Each section below shows the corresponding Schema Builder UI flow alongside the JSON.

Picking a source

Option Use it when
externalDataSource The simplest and most common case: rows live in a catalog table and you query them directly.
localDataSource You want PuppyGraph to cache the data on its compute nodes for faster reads. The cache is defined as a local table.
unionDataSource A single node or edge type spans multiple tables, for example a foreign key referenced from several tables, or one logical type partitioned across sources.

A dataSourceGroup can have all three sub-blocks defined at once, but only one is enabled at a time. This makes it easy to switch a node from external to local (or back) by toggling flags rather than rewriting the schema.

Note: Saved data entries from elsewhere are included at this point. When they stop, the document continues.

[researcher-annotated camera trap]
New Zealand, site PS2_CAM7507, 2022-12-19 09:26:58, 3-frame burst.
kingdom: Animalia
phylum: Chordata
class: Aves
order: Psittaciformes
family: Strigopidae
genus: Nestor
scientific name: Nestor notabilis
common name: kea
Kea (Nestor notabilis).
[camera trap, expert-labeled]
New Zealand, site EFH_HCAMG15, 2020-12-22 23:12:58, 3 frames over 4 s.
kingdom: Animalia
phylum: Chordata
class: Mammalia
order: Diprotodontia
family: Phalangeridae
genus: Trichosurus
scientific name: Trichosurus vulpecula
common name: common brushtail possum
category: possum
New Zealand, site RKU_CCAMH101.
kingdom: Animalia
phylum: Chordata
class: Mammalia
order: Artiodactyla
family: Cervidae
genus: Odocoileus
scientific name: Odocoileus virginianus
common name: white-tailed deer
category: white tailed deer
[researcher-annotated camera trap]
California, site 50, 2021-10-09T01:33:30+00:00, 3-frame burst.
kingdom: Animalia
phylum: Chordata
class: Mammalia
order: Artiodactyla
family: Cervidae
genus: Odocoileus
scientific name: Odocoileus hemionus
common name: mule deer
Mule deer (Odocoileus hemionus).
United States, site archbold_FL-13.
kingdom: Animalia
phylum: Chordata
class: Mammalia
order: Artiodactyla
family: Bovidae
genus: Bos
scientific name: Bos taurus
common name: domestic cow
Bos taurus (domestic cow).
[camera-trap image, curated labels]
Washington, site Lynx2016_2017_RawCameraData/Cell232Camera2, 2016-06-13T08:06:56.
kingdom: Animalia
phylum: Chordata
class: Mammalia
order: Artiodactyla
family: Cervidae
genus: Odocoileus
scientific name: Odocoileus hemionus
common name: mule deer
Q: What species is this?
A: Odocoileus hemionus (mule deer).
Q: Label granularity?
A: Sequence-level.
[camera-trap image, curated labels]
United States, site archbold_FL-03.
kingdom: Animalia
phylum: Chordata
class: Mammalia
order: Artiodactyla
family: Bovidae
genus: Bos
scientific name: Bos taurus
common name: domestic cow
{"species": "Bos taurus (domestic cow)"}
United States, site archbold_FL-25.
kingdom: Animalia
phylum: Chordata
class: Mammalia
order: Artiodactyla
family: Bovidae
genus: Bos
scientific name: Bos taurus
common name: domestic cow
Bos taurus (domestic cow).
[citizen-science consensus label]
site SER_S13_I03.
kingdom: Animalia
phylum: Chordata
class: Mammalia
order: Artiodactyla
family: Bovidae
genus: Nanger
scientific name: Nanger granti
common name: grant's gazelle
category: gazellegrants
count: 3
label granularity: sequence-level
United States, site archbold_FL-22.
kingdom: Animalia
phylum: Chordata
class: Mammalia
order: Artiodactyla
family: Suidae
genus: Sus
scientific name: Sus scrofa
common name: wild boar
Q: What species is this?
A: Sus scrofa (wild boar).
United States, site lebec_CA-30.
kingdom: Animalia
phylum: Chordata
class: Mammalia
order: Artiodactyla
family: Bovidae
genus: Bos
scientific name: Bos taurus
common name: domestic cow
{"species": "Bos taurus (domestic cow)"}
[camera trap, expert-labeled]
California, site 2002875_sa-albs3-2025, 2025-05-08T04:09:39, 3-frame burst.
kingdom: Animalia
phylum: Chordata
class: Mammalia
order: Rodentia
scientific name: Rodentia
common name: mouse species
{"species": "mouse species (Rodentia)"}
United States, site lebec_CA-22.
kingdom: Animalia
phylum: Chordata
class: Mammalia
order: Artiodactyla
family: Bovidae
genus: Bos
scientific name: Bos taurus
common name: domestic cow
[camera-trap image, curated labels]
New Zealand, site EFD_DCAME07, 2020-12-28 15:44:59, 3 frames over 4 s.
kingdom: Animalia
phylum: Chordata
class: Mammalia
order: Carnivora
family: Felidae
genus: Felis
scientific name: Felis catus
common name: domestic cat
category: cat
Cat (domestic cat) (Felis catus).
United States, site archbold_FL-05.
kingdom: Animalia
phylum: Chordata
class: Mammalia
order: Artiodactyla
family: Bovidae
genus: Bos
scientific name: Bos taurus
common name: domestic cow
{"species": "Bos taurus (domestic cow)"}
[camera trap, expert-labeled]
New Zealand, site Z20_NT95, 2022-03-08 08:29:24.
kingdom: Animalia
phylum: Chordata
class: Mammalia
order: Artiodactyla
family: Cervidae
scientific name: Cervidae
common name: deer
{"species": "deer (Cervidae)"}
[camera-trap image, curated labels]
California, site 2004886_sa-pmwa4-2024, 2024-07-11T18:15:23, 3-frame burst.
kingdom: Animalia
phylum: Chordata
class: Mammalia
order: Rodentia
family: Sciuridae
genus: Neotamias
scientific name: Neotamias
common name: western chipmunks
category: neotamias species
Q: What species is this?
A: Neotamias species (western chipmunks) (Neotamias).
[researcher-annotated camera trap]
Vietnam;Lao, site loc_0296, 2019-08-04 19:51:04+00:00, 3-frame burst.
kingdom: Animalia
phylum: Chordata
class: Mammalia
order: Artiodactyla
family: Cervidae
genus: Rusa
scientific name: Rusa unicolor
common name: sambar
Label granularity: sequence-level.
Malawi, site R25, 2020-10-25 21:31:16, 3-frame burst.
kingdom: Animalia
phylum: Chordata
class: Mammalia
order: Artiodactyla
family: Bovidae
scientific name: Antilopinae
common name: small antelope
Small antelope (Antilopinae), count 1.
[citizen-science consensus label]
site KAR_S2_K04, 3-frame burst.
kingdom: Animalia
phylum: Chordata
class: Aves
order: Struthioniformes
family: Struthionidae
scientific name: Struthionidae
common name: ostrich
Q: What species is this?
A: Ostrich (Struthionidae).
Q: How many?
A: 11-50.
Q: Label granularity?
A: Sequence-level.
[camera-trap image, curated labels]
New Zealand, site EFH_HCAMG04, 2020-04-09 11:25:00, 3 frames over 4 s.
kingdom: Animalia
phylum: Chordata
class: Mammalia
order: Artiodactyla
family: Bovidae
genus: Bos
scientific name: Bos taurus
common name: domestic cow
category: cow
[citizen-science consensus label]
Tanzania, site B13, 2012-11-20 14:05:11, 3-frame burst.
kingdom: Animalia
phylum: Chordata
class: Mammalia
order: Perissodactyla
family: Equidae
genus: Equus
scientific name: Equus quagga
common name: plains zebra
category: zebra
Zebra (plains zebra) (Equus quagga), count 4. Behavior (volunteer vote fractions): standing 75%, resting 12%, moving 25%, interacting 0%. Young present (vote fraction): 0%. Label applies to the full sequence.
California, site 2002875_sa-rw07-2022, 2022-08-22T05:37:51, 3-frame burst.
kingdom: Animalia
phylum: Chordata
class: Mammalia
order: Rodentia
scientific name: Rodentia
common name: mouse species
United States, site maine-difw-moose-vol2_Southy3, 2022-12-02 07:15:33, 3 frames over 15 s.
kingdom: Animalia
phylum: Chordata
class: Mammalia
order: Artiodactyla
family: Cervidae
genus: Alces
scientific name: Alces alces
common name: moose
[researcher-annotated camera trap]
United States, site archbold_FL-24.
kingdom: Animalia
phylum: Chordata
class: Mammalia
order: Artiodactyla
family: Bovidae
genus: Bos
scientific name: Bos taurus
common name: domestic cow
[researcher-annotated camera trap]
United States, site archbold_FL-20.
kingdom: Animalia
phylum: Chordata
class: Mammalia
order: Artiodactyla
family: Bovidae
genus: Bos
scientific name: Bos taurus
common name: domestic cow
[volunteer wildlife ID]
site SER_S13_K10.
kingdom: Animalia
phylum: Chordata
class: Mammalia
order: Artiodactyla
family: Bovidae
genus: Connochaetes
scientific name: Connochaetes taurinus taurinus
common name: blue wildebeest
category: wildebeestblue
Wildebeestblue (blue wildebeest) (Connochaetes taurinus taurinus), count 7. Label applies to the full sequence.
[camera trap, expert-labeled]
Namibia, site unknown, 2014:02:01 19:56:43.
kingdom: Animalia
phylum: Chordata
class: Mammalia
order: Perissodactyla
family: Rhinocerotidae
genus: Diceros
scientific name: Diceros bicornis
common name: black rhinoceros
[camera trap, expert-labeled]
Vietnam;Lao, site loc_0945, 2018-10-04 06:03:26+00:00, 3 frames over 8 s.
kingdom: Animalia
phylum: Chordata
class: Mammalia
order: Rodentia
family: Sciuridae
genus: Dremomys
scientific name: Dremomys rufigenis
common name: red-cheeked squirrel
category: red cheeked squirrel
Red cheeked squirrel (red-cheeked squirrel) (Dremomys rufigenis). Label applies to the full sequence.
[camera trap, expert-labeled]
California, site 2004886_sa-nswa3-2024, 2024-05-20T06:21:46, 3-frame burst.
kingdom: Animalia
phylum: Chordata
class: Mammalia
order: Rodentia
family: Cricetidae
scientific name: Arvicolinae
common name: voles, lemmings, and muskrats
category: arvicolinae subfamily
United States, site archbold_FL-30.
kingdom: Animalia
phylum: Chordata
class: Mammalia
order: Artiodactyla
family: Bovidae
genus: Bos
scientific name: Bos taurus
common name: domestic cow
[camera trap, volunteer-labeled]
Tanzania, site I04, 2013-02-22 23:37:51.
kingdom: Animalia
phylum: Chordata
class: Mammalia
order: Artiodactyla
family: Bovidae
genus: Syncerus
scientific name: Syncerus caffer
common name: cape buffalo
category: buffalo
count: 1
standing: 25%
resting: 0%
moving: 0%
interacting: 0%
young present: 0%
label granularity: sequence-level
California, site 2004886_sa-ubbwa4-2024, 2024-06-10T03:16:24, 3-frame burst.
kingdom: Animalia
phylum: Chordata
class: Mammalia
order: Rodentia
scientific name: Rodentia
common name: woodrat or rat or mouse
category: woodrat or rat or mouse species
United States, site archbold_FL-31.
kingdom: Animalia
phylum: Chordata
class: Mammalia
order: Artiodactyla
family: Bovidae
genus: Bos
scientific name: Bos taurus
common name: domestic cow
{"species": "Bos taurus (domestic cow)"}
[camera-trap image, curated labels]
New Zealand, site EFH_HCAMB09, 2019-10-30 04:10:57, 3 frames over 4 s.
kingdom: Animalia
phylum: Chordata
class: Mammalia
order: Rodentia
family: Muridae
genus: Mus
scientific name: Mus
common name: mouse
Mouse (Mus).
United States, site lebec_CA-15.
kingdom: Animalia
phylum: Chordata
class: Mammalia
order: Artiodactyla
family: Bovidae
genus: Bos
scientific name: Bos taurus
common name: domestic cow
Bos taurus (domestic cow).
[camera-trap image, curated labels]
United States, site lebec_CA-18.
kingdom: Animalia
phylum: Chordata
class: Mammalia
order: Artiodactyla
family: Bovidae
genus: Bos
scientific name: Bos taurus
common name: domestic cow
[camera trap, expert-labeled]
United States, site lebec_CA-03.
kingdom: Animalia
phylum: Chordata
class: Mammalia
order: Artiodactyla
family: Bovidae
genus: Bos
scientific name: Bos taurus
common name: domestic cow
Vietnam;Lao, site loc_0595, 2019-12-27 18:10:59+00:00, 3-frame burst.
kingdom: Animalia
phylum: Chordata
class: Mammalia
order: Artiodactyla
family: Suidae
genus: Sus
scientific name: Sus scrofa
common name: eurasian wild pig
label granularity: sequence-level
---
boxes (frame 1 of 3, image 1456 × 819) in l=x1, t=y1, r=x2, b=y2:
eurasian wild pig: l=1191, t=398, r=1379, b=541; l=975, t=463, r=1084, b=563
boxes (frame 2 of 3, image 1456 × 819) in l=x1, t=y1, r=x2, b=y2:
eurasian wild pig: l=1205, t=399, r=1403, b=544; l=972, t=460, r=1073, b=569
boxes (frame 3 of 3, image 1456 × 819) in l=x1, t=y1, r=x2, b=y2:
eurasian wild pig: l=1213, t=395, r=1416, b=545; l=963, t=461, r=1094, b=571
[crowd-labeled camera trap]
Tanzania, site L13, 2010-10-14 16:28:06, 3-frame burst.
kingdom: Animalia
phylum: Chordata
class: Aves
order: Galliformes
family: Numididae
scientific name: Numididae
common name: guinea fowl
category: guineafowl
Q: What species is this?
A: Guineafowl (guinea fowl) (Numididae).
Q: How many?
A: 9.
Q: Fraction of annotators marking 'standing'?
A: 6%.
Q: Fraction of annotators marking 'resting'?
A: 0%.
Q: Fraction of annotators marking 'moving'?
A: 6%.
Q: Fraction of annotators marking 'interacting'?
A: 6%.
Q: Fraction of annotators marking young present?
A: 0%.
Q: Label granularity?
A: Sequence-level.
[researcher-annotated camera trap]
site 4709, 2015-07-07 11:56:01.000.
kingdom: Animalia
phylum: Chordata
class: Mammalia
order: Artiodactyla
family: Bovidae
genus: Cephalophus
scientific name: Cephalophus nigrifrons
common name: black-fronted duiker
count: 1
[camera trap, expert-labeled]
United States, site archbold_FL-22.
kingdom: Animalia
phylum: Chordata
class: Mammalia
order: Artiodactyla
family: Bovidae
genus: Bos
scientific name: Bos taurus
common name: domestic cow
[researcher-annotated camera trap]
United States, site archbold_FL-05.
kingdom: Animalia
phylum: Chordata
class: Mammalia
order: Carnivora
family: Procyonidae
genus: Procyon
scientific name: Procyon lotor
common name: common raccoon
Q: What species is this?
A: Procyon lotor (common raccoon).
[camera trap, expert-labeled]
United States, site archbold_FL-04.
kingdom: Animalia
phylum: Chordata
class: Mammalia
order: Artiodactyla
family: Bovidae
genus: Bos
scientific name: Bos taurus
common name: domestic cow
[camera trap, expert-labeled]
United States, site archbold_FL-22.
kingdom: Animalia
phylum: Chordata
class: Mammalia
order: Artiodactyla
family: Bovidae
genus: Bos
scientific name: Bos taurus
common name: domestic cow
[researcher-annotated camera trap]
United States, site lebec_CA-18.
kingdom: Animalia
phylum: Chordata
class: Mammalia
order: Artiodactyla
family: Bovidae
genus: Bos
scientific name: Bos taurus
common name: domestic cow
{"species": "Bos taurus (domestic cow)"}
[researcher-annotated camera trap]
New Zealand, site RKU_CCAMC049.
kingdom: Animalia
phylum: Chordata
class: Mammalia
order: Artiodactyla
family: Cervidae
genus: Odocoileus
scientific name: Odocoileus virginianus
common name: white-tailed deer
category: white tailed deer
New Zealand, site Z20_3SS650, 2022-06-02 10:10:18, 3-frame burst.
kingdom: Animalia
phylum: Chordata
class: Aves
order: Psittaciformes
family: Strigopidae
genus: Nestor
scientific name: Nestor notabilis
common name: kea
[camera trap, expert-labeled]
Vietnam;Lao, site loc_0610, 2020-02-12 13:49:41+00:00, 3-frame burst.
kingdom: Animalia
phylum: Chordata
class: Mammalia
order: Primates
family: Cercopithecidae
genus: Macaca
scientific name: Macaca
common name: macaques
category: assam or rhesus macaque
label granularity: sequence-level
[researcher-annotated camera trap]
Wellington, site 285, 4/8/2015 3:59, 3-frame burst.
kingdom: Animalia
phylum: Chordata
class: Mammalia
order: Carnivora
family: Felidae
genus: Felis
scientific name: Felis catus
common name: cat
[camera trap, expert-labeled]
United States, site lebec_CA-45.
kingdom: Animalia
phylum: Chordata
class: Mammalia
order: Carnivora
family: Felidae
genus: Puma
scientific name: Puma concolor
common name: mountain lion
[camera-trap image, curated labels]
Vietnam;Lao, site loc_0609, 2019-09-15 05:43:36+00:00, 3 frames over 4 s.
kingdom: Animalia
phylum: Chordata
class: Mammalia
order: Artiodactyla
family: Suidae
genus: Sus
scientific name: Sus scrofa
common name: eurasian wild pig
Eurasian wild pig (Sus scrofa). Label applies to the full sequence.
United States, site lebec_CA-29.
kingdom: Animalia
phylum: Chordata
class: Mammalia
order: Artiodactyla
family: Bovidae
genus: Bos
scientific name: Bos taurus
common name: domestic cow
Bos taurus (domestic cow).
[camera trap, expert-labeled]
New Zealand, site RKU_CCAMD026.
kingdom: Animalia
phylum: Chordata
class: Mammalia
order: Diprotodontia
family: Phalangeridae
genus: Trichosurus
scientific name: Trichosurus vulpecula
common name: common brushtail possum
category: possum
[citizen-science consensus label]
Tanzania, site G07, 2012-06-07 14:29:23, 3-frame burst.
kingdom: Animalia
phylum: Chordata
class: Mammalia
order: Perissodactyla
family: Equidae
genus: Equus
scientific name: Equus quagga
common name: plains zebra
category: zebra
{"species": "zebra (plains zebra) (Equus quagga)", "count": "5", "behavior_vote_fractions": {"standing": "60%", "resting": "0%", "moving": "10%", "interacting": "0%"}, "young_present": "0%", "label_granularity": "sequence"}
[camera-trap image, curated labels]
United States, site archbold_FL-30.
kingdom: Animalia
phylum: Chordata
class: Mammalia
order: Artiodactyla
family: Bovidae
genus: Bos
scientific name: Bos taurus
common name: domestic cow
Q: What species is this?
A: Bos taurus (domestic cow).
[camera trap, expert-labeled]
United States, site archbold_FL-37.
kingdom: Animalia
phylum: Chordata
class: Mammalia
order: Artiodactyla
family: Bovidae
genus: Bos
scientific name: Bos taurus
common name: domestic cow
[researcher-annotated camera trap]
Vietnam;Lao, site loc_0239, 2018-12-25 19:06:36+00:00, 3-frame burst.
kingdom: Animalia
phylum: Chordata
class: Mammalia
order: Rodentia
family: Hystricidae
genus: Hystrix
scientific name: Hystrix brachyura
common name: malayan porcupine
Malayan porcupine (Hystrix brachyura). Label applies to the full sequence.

Pointing at a catalog table

The default for new nodes and edges. Rows are queried directly from the source table at query time.

When you add a node or edge from a catalog table and choose External only in the local-replication step, the data source group has just an externalDataSource.

"dataSourceGroup": {
  "externalDataSource": {
    "enabled": true,
    "catalog": "postgres_data",
    "schema": "modern",
    "table": "person"
  }
}
Field Description
enabled Whether to read from this source.
catalog Catalog name, as defined in the schema's catalog[]. See Connecting for catalog setup.
schema Schema (database) name within the catalog.
table Table name within the schema.
mappedField Optional source-to-graph field map. See Mapping source columns to graph fields.
whereClause Optional filter expression that filters source rows before they become graph elements. See Modeling denormalized tables.

Reading from a local table

Use this when you want PuppyGraph to cache the source data and serve queries from the cache.

There are two ways to wire a node or edge to a local table:

  • Choose Cache and switch in the local-replication step when adding a node or edge from a catalog table. The wizard creates the local table behind the scenes, loads it, and switches the data source over.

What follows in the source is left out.